**Trecho da página**
==*==
Ela era jovem, linda e vestia uma túnica leve, branca, presa à cintura por uma faixa azul celeste. Os cabelos, longos, negros, caiam soltos sobre os ombros. Os pés calçavam sandálias simples.
Eu me via jovem como ela e vestia também uma túnica clara. O sentimento que me tomava era de muito amor e alegria pelo nosso encontro, como se fossemos irmãs há muito separadas.
Estávamos numa sala ampla, de paredes brancas, de frente para uma janela, emoldurada por uma cortina reta, feito um painel que subia e descia movimentado por cordas, roldanas e pesos nas pontas. Eu percebi o mecanismo, porque Kherima aproximou-se e desceu a cortina, dando a impressão de que não queria que fossemos observadas. Mas, da porta entreaberta ao lado da janela, eu podia observar um pátio circular rodeado por casas como se fossem escavadas em pedras. No centro havia um altar grande, num formato piramidal, ao qual se subia por escadas colocadas nas suas quatro faces atingindo o topo aonde deveria acontecer alguma cerimonia. A sensação era de que estávamos prestes a participar de um evento festivo ou de um ritual.
Chegando bem perto de mim, ela me olhou fundo nos olhos e disse:
“Não se preocupe com as crianças. Eu estou cuidando de meus filhos e de você. Tudo vai dar muito certo. Não tema a água. A água é vida.” Me abraçou, me deu um beijo na face e saiu pela porta lateral.
No pátio externo, um rapaz aproximou-se dela, enlaçou-a pela cintura e os dois desapareceram em meio à aglomeração que se formava. Ela não olhou para trás e eu não os segui. Permaneci naquele cômodo amplo, bem ventilado, iluminado pela luz da manhã, com uma tristeza na alma ante a certeza de que não mais a veria.
Três meninos entraram no cômodo e vieram me abraçar.
De repente ouvi uma voz me chamando pelo nome e entrei numa espécie de redemoinho. Eu não queria sair de onde estava e voltar. A sensação de leveza e de tranquilidade que me tomava era muito grande, mas a voz insistia: “Ludmila…Ludmila…volte!”
E eu voltei. Voltei à sala do Museu e à presença do professor Victor, preocupado, me tomando as mãos, geladas, e me repreendendo pelo tempo em que permaneci fora de mim: 45 minutos. A impressão que tive era de que não haviam se passado nem 5…
Eu lhe contei o que havia vivenciado e que não tinha entendido aquela mensagem.
Eu tinha 4 filhos: duas meninas e dois meninos. De que crianças ela havia me falado, e porque apenas três meninos vieram até mim? Quem eram eles?
==*==
**Conjunto de entradas**
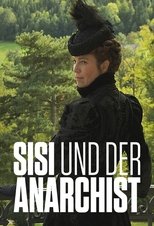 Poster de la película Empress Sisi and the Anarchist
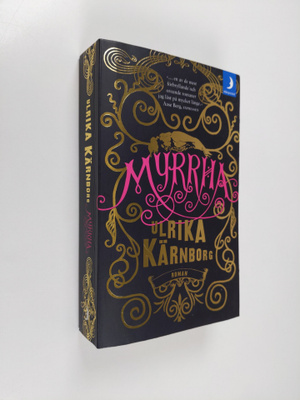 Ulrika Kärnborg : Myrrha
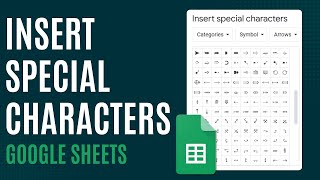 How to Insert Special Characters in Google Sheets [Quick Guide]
==*==
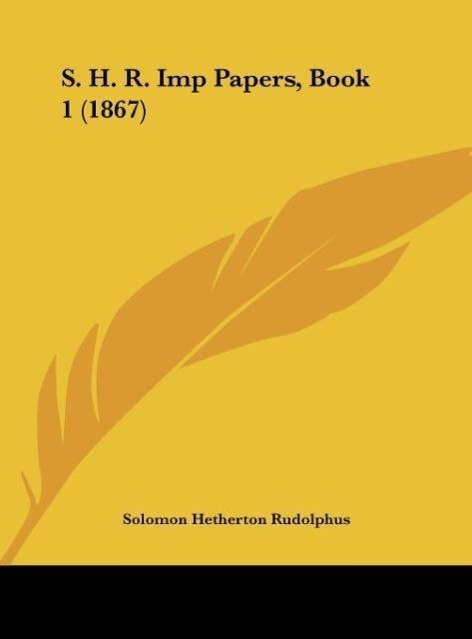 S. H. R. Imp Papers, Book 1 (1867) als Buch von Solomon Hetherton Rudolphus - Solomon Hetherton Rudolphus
==*==
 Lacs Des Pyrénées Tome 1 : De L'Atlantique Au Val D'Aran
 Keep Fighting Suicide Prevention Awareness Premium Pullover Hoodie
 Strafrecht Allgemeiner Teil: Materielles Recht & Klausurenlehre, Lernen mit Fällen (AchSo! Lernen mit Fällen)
==*==
**Perguntas**
1. Transcreva o trecho do relato que começa em "Estávamos numa sala" e termina em "de um ritual.".
2. Por favor, diga se cada afirmação a seguir está de acordo com o relato, respondendo sim ou não e citando as palavras do relato que decidem: (a) Kherima usava uma faixa azul celeste na cintura; (b) a narradora ficou fora de si por 5 minutos; (c) a narradora seguiu Kherima e o rapaz pelo pátio.

**Respostas por tarefa**
1.
Estávamos numa sala ampla, de paredes brancas, de frente para uma janela, emoldurada por uma cortina reta, feito um painel que subia e descia movimentado por cordas, roldanas e pesos nas pontas. Eu percebi o mecanismo, porque Kherima aproximou-se e desceu a cortina, dando a impressão de que não queria que fossemos observadas. Mas, da porta entreaberta ao lado da janela, eu podia observar um pátio circular rodeado por casas como se fossem escavadas em pedras. No centro havia um altar grande, num formato piramidal, ao qual se subia por escadas colocadas nas suas quatro faces atingindo o topo aonde deveria acontecer alguma cerimonia. A sensação era de que estávamos prestes a participar de um evento festivo ou de um ritual.

2.
(a) Sim: "presa à cintura por uma faixa azul celeste".
(b) Não: "me repreendendo pelo tempo em que permaneci fora de mim: 45 minutos".
(c) Não: "Ela não olhou para trás e eu não os segui."